Site Weightings Panel |
---|
The Site Weightings Panel is a GUI panel allowing users to enter specific sites to search individually and separately from the whole available network (or as well as the whole available network, if desired). Relative weights can also be assigned to each site (and/or the whole network) to give certain sources more weight in final feature calculations than others.
Specifying specific sites with this panel is useful when there are certain sites that are known to be particularly good resources for the type of feature extraction to be performed. It can then be useful to emphasize them within or instead of the network as a whole, which might generate hits not relevant to the subject for which features are being extracted . For example, in the case of music queries, sites such as All Music, Pitchfork, freeDB, Billboard, Art of the Mix, A-Z Lyrics, etc. can be good sources. It can also be useful to emphasize general resource sites such as Wikipedia or Citizendium, as they can sometimes be less noisy than the network as a whole. Specifying relative site weightings can be useful when some sources are more trusted than others.
Specifying Source Sites
If the text area of the Site Weightings Panel is left blank then it is assumed that the entire network is to be searched. If one or more sites are specified then they will each be searched separately for each query and the hit counts for each of them will be combined when feature values are calculated. Each line of the text area corresponds to a different source.
If the text area contains at least one specified site, then the whole network will not be searched automatically. If it is desirable to search both the whole network as well as one or more specific sites, then the "<WHOLE_NETWORK>" tag must be placed on one line. An example of this can be seen in Figure 1, where both the whole network and www.allmusic.com specifically will each be searched separately and results combined during final feature calculation.
It should be noted that it may be unwise to specify too many source sites. The reason for this is different for the reason for not specifying too many filter terms (see the Required Filter Words Panel and Excluded Filter Terms Panel sections of the manual), however. Entering a large number of source sites will not degrade performance, but it will linearly increase the number of queries that need to be performed, which increases feature extraction processing time and carries the risk of exceeding the daily quotas of individual web services, which further extends processing time.
Figure 1: A screenshot of the Site Weightings Panel with both the whole network and specifically the www.allmusic.com web site selected to be searched separately. Since no weights are specified the hit counts from both sources will be assigned equal weights during feature calculation.
Specifying Relative Weightings
If weightings are not specified (as is the case in Figure 1) then all sources are given an equal weighting when final feature values are calculated (although they can optionally be normalized based on overall hit counts if the Normalize hits across web sites option is selected in the Options Panel, which operates independently of weights assigned to web sites in the Site Weightings Panel).

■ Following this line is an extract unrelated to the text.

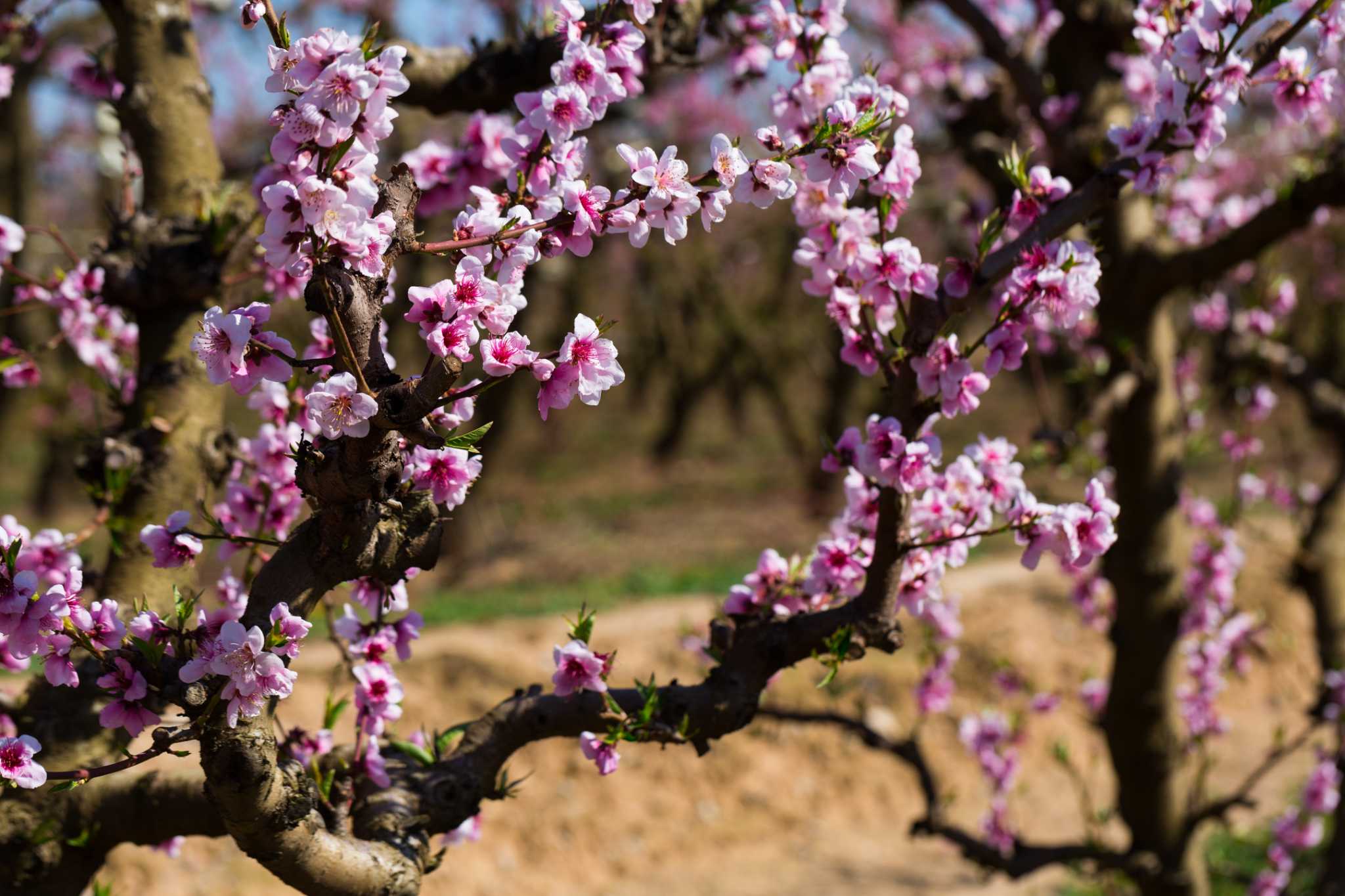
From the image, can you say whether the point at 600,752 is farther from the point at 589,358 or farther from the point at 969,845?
the point at 969,845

If it is desirable to specify relative weightings, then this can be done using the " <WEIGHT> " tag following a source address (including the possibility of the "<WHOLE_NETWORK_TAG>") and a decimal or integer number. An example of this can be seen in Figure 2, where the whole available network is assigned a weight four times that of www.allmusic.com.
The absolute values of the weights entered have no influence on final feature values, and only the magnitude of the weights relative to one another has an influence on these final values. If weights are entered for some sources but not for others then a weight of 1.0 is assigned by default to sources that have do not have weights explicitly assigned, as if " <WEIGHT> 1.0" had been entered following the source.
Figure 2: A screenshot of the Site Weightings Panel with both the whole network and specifically the www.allmusic.com web site selected to be searched separately. The results from the whole network are assigned 4 times the weighting of the results from only the www.allmusic.com site during final feature calculation.
The Text Area
The text area dominating this panel allows users to enter the sites and corresponding weights that they wish to use. These may be entered by directly typing in or editing the text area or by copying and pasting existing text into it. Text may also be added using the Load button, which parses strings from an existing text file and appends them to the text area.
Note that each line in the text area corresponds to a separate source.
Note that when a feature extraction is executed with the EXTRACT FEATURES button that the contents of the text field are pre-processed before being used in queries such that blank lines are removed, duplicate lines are removed and the contents are sorted alphabetically by line.
Buttons Above the Text Area
The Load button allows users to parse the contents of a text file and append them to the existing content of the text area (existing contents are not replaced). Each line in the text file is treated as a separate source.
The Save button will bring up a file chooser allowing users to enter a file path. The contents of the text area will be saved as a text file to the chosen location.
The Clear button erases all of the contents of the text area.
The Organize buttons causes the contents of the text area to be sorted alphabetically by line, with empty lines and duplicate lines removed.